▸ Task goal
All lines in the entries below that hold "dark" make up the answer.
BEGIN Material to process
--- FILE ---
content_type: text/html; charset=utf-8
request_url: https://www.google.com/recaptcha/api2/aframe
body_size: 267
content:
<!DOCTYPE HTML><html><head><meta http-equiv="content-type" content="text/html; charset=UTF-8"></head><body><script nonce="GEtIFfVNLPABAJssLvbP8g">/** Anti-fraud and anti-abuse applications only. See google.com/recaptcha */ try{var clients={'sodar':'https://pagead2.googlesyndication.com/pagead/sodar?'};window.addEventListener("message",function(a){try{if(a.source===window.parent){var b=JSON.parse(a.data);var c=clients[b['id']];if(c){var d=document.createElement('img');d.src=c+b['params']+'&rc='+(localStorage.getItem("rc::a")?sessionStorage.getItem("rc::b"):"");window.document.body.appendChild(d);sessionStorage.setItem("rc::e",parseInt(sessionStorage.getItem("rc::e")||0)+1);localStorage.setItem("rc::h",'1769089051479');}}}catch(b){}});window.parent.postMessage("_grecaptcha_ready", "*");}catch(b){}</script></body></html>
END Material to process
BEGIN Material to process
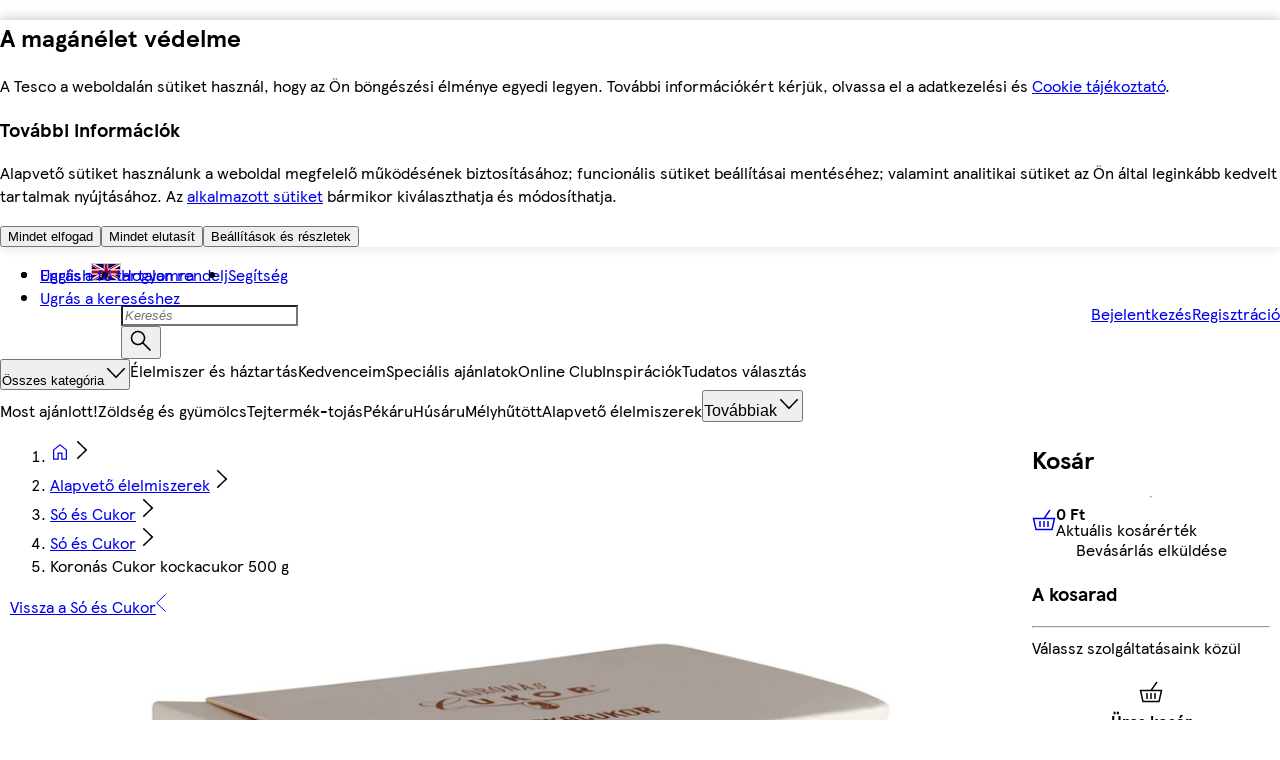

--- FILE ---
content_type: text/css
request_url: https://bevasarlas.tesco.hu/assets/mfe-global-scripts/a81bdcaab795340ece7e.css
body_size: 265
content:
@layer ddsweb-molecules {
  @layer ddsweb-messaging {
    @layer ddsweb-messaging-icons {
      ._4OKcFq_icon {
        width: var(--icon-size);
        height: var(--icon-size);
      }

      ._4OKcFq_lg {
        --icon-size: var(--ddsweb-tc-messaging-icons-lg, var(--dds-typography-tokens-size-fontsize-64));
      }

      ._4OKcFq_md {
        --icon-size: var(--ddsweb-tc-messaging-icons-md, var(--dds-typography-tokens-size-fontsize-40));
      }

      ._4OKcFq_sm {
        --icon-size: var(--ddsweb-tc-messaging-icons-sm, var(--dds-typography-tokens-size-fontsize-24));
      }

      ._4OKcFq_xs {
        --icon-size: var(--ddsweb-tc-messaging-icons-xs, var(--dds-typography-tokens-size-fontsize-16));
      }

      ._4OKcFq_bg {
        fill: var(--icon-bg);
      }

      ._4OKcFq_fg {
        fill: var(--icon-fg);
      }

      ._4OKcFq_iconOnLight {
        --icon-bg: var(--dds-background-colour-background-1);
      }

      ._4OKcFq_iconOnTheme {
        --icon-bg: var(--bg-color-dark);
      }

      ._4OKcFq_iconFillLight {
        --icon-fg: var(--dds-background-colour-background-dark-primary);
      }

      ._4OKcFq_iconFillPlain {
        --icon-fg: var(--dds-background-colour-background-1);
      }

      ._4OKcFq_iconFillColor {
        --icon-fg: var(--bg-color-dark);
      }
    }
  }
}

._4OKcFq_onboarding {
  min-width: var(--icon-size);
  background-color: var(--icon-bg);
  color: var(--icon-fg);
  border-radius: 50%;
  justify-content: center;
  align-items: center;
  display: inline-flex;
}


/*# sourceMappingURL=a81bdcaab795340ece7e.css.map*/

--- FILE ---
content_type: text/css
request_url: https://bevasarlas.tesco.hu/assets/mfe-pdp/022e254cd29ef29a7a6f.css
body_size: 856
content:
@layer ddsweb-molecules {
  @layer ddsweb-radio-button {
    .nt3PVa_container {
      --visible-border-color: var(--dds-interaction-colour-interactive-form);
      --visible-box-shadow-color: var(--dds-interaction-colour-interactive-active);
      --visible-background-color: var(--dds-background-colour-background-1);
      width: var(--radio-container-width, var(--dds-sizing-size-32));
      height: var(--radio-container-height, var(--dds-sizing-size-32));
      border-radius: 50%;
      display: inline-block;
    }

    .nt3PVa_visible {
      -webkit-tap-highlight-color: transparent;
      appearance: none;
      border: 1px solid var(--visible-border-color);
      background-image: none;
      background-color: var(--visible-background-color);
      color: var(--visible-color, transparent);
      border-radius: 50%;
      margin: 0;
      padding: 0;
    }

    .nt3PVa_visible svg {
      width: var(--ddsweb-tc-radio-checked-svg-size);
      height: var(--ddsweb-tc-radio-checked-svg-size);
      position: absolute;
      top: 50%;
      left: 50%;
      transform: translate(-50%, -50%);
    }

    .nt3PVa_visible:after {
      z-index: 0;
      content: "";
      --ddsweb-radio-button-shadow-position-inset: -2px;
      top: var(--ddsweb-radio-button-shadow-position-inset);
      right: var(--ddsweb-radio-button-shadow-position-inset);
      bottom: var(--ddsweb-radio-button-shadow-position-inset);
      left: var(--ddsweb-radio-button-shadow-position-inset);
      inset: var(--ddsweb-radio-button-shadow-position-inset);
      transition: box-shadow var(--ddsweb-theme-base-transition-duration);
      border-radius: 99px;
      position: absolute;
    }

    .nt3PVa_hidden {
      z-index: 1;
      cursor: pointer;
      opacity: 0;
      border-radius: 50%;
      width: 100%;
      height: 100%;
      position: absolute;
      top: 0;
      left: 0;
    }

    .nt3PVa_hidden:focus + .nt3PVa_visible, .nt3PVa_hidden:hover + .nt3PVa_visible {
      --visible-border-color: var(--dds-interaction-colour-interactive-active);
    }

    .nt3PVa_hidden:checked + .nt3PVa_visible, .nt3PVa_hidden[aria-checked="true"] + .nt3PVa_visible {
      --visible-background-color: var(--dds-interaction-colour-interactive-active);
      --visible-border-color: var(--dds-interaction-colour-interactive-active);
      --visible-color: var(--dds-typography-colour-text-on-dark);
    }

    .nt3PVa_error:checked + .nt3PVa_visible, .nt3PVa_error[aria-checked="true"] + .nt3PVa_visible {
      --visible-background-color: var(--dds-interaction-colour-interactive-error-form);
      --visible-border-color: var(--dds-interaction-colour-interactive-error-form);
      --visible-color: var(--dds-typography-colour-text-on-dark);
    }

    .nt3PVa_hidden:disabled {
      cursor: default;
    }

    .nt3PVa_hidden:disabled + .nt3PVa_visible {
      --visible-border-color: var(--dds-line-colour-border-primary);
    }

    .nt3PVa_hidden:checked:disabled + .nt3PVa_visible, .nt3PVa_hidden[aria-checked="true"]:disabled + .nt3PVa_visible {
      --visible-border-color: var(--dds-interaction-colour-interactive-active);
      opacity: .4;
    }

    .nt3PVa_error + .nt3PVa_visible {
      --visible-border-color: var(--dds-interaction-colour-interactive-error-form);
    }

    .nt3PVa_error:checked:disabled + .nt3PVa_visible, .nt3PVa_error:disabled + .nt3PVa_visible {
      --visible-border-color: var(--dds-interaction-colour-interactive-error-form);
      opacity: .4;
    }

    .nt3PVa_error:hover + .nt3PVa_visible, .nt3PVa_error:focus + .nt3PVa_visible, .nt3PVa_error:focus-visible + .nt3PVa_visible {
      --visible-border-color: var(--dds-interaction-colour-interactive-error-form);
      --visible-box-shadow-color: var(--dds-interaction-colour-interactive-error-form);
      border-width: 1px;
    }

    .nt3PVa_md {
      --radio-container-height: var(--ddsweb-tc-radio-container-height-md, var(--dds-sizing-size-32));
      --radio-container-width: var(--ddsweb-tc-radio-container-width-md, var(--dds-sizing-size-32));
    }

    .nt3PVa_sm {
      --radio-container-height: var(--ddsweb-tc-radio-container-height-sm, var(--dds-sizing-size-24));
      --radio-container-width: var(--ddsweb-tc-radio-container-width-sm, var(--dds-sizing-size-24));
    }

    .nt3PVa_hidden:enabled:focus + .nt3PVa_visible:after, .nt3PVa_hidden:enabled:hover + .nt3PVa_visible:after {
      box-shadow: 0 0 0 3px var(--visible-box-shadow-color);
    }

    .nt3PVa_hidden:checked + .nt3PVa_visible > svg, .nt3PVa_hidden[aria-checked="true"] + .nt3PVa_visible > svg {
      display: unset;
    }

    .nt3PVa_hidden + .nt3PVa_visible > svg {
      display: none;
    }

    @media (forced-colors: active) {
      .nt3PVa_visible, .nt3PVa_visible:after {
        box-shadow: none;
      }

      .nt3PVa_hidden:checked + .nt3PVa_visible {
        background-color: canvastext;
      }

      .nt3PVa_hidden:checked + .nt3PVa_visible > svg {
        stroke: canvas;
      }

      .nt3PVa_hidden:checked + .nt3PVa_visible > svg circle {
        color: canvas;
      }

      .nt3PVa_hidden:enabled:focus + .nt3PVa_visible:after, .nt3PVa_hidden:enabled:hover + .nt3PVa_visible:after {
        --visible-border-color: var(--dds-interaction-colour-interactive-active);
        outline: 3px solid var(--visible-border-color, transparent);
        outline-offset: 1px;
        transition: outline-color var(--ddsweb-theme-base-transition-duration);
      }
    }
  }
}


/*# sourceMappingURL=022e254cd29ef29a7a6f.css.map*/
END Material to process
▸ Exercise output
        --icon-bg: var(--bg-color-dark);
        --icon-fg: var(--dds-background-colour-background-dark-primary);
        --icon-fg: var(--bg-color-dark);
      --visible-color: var(--dds-typography-colour-text-on-dark);
      --visible-color: var(--dds-typography-colour-text-on-dark);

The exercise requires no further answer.